With his offence wandering their own personal desert, trapped in a bone-dry drought that's quickly turning a playoff spot into a mirage, head coach Craig MacTavish might want to sign the boys up for a class in remedial scoring.

Fast.

For the fourth time in five games, the Edmonton Oilers managed one goal (they scored two in the other). And for the fourth time in five nights, in case you hadn't guessed, they lost.

"We're not sustaining enough time in the opposition's end and it costs you over the course of a game," said lone Oilers scorer Marty Reasoner, after a 16-shot, 2-1 loss to the Anaheim Ducks dropped Edmonton to 14th place in the Western Conference standings. "We've seen that over the last few weeks."

And again last night. When Corey Perry tied it 1-1 at 12:38 of the second period, Edmonton had six shots on net.

"We need to get to the net more and get some more dirty goals, that's the biggest thing for us," said Sam Gagner, who was moved up to the first line to fill in for an injured Ales Hemsky. "We have to make it a habit and the goals will come more and more."

Without Hemsky, the Oilers seemed lost offensively.

Mathieu Garon did what he could, but the only way he was winning this thing was 1-0.
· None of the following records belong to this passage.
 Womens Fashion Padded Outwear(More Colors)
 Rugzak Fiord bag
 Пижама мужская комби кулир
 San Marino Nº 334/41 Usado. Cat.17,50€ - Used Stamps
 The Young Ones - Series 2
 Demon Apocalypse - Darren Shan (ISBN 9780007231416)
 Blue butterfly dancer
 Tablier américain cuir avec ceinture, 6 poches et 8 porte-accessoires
"It's always tough when you lose one of your best players, but I think the guys who are playing have to step up and make a difference," said Garon. "And it seems like all the time we're making a little mistake late that costs us the game."

In too many games during this drought the Oilers have actually led, but tried to protect a one-goal lead rather than expand it to two goals. And it's backfired every time.
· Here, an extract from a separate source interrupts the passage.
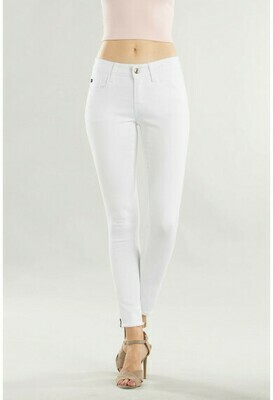 White Ankle Zip Jeans  3X to Size 7!!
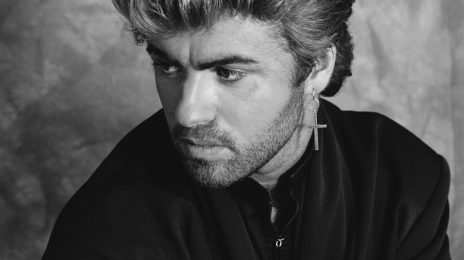 George Michael's Sister Dies On Christmas Day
"It's happened to us before, sitting back on leads, playing the waiting game and I don't think it's worked yet," said Gagner, well aware that the best defence is a good offence. "We have to contine to push the envelope and try and create scoring chances every time we're on the ice.
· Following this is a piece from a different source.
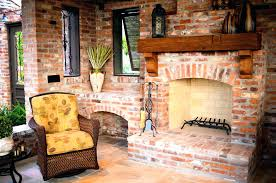 outside corner fireplace outdoor fireplace mantle outside corner fireplace mantels outdoor fireplace modern corner fireplace design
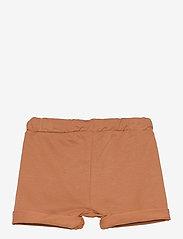 Lindex - Set wrap shorts jellyfish star - 2-delte sæt - brown - 3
"Maybe we need to push earlier to get that go ahead goal. If we're on the attack and we're in their offensive zone it's going to be tough for them to score on us. That's a thing we have to work on."

Afterwards, the Oilers were lamenting the defensive breakdowns that allowed Doug Weight to break open a 1-1 tie at 16:21 of the third period.

"I thought it was pretty much an even game,"said MacTavish. "But it's the same ting at the end where you're only behind in a game for three or four minutes, but it decides the game. We're not proud of the way we've executed in those crucial situations."

But when you only score once, you leave yourself vulnerable to losing on one mistake.

"You get an opportunity to widen that lead and we're not taking advantage of that," said the coach. "It's just developing a winning mentality."

"Right now we don't have that mindset to go and get that next goal," said Sheldon Souray. "Without those points in the shootouts we're pretty average."

Now the 16-19-3 Oilers will need a serious run if they're going to leapfrog six teams and bump somebody out of eighth.

It usually takes about 95 points to play in the post-season and they have 35 with 44 games left. In other words, they're going to need about 60 points out of their last 44 games (something in the neighborhood of 30-14).

LATE HITS: An MRI on Ales Hemsky's left knee revealed no structural damage, but the Oilers aren't sure whether the tissue damage will be healed enough for him to play in Minnesota tomorrow. Ethan Moreau, however, will be in the lineup for the first time since Oct. 21, 2006.